2.1. Label-Free Shotgun Proteomics Data Analysis
Seedlings of lowland Nipponbare rice plants, which is considered to be an abiotic stress-sensitive genotype [
11], were grown for four weeks followed by exposure to three separate abiotic stresses; drought, salt, and temperature stress treatments. Plants were exposed to three different levels of water deficit by reducing the soil field capacity of watering (FC) to 70%, 50%, and 30%, referred to hereafter as mild, moderate and severe drought. The concentration of sodium chloride in the soil was increased to 50 mM for another set of rice plants, creating salt stress, and the last group of plants was treated with unfavorable temperature conditions by increasing the day-time temperature to 33 °C and decreasing the night-time temperature to 18 °C. Leaf samples from stressed and control plants were taken for proteomics analysis, to characterize the shared and unique proteome responses of the Nipponbare genotype to individual abiotic stresses.
Table 1 shows the number of reproducibly identified proteins and peptides from the analysis of each set of plants including control and all five stress treatments. A non-redundant total of 3997 proteins were identified across all treatments and groups when all six sample data sets were combined.
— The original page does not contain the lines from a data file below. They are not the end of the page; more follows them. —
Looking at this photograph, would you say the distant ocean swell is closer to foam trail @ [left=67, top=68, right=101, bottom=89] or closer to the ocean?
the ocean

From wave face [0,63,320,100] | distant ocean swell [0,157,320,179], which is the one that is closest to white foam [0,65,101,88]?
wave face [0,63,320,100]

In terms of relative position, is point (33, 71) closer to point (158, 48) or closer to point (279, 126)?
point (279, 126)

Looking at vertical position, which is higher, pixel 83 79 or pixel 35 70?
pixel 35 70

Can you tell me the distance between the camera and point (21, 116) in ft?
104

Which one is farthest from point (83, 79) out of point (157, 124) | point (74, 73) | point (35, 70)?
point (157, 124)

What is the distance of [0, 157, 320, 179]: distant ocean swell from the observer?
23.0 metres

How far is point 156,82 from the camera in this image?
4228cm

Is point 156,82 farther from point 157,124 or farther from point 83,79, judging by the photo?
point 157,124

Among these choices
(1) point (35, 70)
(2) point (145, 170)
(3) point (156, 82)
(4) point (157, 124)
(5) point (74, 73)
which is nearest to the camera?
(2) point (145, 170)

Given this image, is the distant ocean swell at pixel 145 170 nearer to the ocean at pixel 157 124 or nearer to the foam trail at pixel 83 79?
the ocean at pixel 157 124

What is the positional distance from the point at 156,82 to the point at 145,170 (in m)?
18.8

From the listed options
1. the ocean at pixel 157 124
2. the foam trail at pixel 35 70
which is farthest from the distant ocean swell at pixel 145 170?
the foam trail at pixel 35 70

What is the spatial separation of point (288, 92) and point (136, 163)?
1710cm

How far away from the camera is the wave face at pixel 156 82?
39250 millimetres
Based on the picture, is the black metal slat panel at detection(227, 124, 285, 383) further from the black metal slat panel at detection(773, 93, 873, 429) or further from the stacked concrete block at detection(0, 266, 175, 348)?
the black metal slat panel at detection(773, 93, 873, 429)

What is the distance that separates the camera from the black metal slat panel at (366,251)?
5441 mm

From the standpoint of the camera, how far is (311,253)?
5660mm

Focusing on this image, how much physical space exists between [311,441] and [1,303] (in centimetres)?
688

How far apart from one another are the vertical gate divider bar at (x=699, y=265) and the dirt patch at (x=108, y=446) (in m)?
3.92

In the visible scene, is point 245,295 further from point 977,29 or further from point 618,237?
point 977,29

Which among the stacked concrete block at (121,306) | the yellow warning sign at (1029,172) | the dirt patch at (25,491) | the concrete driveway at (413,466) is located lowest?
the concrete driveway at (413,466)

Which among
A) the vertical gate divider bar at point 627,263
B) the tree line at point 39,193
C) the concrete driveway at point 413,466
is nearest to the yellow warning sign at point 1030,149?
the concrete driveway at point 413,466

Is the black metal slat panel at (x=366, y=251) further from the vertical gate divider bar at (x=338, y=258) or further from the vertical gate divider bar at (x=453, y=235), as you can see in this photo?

The highest number of reproducibly identified proteins was 1732 in control conditions, while the lowest number was 1013 reproducibly identified proteins in moderate drought stress.
Table 2 shows the number of differentially abundant proteins (DAPs) identified as being statistically significantly changed in abundance for each of the stress treatments. Increasing the drought stress severity from mild to severe increased the number of differentially abundant proteins. However, the increase in DAPs between mild and moderate drought was much greater than that which occurred between moderate and severe drought. Both moderate and severe drought cause more than 20% of the reproducibly identified proteins to be changed in abundance, which represents a greater systemwide disturbance than that seen for the other stress conditions. Details of all proteins and DAPs identified are provided in
Supplementary Data File S1.
2.2. Analyzing the Effect of Divergent Drought Stress Levels on Leaf Proteome Quantification
A total of 1092 proteins were changed in abundance in response to various drought stress levels in Nipponbare plants, but less than 10% of these (106) were changed in abundance in response to all three drought conditions, indicative of a shared stress response (
Figure 1). Moreover, the greatest number of commonly altered proteins was observed between moderate and severe drought (31 proteins increased in abundance and 83 proteins decreased in abundance). The 52% overlap between differentially abundant proteins at these two drought stress levels illustrates that Nipponbare plants sensed and responded to moderate and severe drought stresses quite similarly.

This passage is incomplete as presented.